Yang membedakan tes ini dengan tes logika aritmatika adalah menggunakan media gambar menggunakan 3 atau 2 dimensi. Kunci untuk menjawab tes ini adalah konsentrasi penuh, dan Anda harus mengamati polanya. Ingat, jangan lupakan detail kecil, seperti penempatan titik dan rotasi warna.

e. Tes Koran (Kraepelin/Pauli)

Anda hanya perlu menambahkan beberapa angka mulai dari 0-9 yang disusun secara vertikal. Namun, Anda juga perlu berhati-hati karena angka yang ditambahkan sebenarnya seperti koran yang diisi dengan angka.

Kuncinya adalah bekerja pada tempo Anda sendiri, jangan terpengaruh orang lain, jangan panik, jangan terlalu cepat atau lambat, dan yang terpenting pastikan tempo Anda tetap konsisten.

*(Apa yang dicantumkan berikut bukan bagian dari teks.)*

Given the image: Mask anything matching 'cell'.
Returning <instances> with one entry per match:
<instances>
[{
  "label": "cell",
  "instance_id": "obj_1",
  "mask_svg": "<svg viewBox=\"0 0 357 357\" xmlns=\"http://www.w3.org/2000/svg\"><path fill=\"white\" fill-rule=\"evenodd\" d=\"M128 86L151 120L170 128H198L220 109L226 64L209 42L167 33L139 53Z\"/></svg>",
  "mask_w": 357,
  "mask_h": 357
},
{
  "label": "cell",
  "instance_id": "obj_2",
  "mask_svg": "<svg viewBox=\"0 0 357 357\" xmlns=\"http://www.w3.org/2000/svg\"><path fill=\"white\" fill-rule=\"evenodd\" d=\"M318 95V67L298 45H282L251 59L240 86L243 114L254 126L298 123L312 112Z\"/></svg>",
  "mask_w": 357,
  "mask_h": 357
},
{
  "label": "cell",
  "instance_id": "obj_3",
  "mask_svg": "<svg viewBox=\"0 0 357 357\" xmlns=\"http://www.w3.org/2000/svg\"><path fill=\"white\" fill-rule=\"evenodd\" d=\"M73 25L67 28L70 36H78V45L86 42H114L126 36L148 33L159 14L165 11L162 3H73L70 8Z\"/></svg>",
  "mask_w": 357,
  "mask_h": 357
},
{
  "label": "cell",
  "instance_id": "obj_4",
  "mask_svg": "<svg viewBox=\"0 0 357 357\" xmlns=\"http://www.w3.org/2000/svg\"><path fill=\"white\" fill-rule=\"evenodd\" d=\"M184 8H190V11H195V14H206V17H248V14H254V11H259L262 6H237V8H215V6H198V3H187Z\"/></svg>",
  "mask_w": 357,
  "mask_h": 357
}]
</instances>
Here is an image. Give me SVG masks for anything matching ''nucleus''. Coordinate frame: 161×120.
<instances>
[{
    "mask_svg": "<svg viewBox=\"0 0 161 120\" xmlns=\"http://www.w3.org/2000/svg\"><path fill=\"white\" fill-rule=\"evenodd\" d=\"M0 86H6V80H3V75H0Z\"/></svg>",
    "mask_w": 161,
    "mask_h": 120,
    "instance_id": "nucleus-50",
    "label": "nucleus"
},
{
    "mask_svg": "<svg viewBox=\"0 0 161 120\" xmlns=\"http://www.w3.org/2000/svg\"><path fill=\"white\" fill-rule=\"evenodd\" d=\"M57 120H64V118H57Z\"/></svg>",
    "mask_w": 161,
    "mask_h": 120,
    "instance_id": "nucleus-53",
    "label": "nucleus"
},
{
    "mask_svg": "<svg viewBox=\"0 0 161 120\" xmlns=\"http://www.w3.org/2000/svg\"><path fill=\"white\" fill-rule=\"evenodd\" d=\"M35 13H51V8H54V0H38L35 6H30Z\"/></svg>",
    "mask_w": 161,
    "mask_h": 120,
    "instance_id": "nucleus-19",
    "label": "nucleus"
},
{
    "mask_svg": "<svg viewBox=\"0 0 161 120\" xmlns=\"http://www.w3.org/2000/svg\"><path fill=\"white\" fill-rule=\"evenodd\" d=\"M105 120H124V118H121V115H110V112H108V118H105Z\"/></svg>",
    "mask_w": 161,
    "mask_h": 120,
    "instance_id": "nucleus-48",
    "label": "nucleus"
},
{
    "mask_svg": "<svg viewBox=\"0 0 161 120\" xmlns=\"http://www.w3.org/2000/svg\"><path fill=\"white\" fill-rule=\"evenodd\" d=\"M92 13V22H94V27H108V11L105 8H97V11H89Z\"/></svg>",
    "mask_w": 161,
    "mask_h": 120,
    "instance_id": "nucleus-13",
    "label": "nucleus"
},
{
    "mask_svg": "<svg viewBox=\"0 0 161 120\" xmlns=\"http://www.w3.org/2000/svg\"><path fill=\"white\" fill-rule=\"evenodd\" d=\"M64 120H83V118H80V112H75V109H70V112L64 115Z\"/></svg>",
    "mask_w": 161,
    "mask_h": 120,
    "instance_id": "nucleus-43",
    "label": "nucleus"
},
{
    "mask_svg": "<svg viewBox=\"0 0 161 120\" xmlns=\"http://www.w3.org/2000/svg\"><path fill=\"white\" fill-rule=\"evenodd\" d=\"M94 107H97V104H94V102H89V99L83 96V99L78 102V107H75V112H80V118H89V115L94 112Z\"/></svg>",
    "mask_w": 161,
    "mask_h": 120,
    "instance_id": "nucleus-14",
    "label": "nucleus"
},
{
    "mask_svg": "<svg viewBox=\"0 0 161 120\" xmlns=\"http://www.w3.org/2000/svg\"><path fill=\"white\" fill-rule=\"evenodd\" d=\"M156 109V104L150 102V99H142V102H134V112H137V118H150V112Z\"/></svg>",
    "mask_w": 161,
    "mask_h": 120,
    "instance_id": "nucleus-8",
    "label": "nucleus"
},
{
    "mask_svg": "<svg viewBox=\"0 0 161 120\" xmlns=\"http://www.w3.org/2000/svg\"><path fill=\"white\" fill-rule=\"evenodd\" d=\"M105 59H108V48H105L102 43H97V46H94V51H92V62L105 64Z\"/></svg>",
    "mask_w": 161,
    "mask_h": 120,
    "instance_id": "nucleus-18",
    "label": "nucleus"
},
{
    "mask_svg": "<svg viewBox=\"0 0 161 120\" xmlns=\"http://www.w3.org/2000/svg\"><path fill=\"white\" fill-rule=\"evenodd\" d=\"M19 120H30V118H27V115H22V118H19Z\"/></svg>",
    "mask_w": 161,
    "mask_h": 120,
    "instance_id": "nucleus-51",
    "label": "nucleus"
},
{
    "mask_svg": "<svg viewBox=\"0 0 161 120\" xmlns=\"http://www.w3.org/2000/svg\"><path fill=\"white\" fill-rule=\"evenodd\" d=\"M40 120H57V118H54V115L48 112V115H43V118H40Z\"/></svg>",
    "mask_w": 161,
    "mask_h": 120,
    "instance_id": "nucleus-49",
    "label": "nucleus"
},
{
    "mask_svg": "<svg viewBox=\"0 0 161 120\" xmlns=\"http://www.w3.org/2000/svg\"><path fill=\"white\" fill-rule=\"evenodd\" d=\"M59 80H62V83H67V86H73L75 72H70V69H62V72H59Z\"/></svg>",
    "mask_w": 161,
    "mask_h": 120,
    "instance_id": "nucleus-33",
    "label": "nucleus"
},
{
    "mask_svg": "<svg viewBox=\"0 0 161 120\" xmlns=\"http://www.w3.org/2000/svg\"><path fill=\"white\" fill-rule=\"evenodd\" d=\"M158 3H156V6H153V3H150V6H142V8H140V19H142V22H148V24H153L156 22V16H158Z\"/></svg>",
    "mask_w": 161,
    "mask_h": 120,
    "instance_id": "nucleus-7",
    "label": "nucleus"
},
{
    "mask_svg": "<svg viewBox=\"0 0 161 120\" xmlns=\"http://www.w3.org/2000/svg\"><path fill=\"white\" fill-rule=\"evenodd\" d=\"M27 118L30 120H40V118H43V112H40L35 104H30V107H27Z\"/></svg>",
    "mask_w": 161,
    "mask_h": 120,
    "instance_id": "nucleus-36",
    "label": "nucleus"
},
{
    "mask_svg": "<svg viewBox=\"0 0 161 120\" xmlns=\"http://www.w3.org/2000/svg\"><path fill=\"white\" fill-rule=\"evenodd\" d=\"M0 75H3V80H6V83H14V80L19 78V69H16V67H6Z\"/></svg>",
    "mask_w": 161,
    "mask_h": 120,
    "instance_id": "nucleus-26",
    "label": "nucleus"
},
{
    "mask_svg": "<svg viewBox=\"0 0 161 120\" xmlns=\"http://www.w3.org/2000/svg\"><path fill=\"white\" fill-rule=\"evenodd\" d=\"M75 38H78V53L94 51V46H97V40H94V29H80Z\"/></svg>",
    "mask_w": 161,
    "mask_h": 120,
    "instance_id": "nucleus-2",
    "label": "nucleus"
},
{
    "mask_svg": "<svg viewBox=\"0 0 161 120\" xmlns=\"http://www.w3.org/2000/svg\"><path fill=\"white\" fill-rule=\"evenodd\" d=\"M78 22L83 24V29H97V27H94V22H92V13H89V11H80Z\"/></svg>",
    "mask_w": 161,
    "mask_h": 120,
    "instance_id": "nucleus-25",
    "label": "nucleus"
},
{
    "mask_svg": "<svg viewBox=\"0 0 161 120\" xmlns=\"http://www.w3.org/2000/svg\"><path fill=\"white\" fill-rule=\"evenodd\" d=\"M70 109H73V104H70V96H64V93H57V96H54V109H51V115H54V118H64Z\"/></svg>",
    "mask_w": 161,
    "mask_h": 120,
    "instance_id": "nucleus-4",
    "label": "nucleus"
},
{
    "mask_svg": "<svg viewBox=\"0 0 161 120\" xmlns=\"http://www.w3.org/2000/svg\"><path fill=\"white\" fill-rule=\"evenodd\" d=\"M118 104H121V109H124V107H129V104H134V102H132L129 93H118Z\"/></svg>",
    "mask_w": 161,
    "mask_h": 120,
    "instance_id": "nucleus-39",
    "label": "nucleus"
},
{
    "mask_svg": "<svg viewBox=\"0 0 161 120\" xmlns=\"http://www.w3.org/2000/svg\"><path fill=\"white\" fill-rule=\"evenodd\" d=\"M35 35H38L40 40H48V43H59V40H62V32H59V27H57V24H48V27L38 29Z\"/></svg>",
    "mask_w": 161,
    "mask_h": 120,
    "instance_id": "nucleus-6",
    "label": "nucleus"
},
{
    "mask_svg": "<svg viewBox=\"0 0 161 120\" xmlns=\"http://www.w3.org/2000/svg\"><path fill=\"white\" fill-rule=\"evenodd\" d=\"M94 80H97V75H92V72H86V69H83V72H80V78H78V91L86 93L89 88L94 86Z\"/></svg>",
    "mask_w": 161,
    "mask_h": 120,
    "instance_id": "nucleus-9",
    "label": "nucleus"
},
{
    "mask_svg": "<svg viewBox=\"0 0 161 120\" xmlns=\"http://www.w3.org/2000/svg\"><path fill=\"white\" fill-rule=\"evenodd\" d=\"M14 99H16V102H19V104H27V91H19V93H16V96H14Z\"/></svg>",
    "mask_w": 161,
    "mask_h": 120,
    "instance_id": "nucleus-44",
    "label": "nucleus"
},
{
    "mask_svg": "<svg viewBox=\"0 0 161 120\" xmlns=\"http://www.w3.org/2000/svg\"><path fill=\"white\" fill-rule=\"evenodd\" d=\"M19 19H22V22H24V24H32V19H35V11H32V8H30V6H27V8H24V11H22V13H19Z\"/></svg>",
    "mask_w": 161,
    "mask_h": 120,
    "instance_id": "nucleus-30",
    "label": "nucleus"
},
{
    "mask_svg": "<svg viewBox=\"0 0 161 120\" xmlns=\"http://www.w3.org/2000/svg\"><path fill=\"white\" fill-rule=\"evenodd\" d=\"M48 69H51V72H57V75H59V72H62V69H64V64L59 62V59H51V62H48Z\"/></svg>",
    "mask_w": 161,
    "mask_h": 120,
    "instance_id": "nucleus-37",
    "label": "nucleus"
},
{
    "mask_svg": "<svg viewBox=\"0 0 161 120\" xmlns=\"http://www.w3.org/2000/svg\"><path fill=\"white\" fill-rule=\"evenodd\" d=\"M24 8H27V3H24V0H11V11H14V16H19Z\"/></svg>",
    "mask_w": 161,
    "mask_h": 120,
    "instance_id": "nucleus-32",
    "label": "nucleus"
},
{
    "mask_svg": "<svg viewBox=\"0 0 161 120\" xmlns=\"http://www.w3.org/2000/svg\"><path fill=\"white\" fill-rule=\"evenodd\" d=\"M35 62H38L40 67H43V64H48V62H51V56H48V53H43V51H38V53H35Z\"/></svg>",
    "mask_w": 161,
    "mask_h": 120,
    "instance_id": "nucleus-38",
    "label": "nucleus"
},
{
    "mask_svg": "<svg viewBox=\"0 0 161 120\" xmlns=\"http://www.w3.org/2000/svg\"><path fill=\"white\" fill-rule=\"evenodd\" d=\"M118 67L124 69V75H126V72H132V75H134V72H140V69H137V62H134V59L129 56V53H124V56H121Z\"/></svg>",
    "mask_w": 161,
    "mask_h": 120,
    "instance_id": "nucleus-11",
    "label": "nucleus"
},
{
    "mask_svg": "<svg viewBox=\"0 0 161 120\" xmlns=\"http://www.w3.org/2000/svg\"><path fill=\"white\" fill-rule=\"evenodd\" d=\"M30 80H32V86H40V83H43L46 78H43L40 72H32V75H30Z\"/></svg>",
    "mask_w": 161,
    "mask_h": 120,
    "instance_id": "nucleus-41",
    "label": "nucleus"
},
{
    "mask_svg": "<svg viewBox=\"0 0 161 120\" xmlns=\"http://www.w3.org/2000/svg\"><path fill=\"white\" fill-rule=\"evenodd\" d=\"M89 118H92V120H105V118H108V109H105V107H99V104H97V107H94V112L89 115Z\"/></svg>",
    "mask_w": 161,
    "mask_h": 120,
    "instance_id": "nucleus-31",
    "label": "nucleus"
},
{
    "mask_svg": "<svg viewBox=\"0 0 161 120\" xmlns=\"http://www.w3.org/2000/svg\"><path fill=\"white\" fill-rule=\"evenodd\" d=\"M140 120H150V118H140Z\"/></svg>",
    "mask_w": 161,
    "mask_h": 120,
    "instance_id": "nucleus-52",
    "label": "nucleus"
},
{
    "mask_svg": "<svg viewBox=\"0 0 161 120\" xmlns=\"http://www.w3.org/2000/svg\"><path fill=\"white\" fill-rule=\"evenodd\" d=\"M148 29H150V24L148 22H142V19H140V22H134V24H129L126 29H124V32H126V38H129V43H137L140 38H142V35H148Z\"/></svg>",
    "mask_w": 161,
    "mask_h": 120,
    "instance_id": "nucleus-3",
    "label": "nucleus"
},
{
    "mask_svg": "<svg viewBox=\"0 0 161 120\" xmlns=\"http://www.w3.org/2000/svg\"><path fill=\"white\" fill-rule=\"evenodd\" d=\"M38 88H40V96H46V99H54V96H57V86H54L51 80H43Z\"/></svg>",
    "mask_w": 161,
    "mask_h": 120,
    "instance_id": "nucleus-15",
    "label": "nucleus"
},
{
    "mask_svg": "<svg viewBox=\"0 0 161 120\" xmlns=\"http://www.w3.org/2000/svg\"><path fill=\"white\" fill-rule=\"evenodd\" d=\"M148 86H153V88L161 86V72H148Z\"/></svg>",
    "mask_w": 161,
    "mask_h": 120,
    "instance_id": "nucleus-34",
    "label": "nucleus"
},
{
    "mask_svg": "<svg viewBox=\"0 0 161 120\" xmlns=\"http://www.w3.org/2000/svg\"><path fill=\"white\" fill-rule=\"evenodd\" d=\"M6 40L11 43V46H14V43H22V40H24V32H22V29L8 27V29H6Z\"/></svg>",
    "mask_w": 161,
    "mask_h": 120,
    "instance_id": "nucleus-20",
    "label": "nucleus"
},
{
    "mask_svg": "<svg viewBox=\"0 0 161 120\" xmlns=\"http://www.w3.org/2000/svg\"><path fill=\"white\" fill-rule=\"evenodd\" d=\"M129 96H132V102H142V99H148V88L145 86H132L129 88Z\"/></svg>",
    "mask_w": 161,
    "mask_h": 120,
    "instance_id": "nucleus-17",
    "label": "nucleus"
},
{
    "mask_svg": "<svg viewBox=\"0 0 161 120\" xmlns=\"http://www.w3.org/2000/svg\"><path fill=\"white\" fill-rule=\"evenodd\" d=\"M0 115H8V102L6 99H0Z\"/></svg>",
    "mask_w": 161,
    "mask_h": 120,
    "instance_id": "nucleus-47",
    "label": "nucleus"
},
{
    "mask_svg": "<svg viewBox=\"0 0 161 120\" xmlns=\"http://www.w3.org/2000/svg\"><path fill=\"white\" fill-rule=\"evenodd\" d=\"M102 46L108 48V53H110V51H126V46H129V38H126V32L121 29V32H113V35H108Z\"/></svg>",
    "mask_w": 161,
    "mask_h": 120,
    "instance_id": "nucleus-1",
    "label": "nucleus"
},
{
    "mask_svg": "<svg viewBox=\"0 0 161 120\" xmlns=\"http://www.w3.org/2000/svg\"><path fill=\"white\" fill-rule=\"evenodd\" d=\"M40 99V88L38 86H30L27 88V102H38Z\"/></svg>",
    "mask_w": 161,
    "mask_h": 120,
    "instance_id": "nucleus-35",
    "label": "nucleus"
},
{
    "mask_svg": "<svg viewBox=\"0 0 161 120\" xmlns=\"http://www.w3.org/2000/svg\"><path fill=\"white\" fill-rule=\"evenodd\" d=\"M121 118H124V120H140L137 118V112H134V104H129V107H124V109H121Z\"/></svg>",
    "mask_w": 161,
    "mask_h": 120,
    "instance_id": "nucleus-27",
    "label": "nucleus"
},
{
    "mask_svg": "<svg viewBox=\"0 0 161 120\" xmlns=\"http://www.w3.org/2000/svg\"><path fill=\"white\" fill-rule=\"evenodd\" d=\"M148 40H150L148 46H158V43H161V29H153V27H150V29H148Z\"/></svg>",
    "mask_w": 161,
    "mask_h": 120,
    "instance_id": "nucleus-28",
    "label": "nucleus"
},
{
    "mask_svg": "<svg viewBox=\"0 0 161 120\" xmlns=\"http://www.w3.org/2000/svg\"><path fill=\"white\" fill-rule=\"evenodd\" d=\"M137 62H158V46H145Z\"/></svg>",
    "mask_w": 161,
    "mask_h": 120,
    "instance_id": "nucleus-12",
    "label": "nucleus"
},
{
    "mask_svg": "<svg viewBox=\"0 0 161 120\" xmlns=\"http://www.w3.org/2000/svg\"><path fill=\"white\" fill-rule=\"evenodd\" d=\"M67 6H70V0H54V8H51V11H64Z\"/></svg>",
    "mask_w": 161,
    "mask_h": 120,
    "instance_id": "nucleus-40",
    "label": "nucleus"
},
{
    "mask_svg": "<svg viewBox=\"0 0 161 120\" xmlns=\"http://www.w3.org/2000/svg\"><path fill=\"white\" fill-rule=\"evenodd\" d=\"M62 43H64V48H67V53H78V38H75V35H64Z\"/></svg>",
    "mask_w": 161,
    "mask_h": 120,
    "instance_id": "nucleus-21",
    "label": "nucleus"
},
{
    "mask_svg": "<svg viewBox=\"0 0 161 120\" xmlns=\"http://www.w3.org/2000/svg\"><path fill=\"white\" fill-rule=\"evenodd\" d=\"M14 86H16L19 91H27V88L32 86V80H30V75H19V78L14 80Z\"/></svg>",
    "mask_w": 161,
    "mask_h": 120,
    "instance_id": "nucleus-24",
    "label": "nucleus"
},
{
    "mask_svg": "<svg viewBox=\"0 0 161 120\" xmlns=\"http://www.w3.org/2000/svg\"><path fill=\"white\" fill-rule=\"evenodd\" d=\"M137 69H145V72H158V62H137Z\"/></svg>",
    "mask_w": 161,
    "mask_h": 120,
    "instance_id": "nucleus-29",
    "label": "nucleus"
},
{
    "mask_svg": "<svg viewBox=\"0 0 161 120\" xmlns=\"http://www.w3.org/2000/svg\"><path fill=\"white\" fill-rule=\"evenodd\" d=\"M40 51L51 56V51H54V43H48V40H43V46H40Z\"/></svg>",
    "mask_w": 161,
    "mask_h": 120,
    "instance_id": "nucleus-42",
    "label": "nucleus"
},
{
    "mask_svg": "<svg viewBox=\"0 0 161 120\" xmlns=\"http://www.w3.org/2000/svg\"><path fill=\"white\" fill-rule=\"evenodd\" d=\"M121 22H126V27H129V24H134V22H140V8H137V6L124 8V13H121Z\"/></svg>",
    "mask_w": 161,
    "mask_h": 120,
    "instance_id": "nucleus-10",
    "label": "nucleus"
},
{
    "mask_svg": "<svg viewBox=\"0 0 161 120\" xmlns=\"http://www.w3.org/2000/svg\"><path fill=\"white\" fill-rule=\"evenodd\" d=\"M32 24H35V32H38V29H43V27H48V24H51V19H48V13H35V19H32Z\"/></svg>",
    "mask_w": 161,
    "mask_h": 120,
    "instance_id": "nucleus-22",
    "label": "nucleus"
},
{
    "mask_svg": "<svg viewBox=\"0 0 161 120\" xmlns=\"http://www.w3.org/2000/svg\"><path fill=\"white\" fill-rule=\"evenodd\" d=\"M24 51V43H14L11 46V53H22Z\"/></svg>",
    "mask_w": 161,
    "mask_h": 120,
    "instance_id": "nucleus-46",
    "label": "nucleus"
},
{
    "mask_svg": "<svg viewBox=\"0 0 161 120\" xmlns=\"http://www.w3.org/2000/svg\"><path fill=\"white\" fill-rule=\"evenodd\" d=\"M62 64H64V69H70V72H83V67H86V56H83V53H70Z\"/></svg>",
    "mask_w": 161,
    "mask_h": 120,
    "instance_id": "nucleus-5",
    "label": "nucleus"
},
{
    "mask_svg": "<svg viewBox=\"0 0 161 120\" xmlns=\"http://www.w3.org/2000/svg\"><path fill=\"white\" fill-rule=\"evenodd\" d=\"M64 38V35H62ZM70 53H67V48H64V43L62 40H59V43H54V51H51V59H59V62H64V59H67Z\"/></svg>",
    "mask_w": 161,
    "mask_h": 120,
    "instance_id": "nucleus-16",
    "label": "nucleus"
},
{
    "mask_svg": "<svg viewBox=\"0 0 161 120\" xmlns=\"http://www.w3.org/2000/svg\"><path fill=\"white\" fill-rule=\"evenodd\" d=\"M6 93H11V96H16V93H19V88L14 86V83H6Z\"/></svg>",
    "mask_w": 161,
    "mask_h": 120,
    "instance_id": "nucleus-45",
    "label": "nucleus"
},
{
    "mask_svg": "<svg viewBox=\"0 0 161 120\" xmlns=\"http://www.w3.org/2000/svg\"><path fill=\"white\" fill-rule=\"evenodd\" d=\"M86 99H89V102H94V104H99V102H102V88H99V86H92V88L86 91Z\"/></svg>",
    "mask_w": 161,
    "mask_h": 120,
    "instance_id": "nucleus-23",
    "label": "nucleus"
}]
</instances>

f. Psikotes Menggambar Orang atau Menggambar Pohon

Di sini Anda akan diminta untuk menggambar pohon gratis di kertas ukuran A4, kecuali pohon kelapa atau tanaman kecil. Gambar pohon yang dimaksud adalah pohon yang memiliki cabang.

Sebagai gambar manusia, gambarlah manusia secara proporsional dengan anggota tubuh yang penuh dan komposisi wajah yang seimbang. Evaluasi dari tes ini bukan berdasarkan kecantikan Anda tetapi akan menguji karakter dan kepribadian Anda.

g. Tes Edwards Personal Preference Schedule (EPPS)

Bisa dikatakan tes psikologi EPPS adalah soal yang paling mudah, namun Anda tidak bisa menjawabnya begitu saja. Cobalah untuk menjawab semua pertanyaan meskipun tidak sesuai dengan kepribadian Anda.

Karena begitu banyak pertanyaan yang diulang, mudah untuk mengetahui apakah Anda jujur ​​atau tidak saat menjawab. Tahap ini bertujuan untuk melihat kepribadian dan kesesuaian calon dengan tugas.

Kesimpulan

Sebelum melamar pekerjaan, Anda harus terlebih dahulu mengetahui jobdesk dari pekerjaan yang Anda cari. Anda hanya dapat mempelajari tentang tes psikologi ini. Jika Anda bisa mempelajarinya dengan benar, maka itu bisa diisi dengan lancar.

Dapatkan soal tes psikologi gratis disitus Golife.id

HRD juga dapat memilih apakah kepribadian Anda cocok dengan jenis pekerjaan yang Anda cari. Saya harap informasi ini dapat bermanfaat bagi Anda!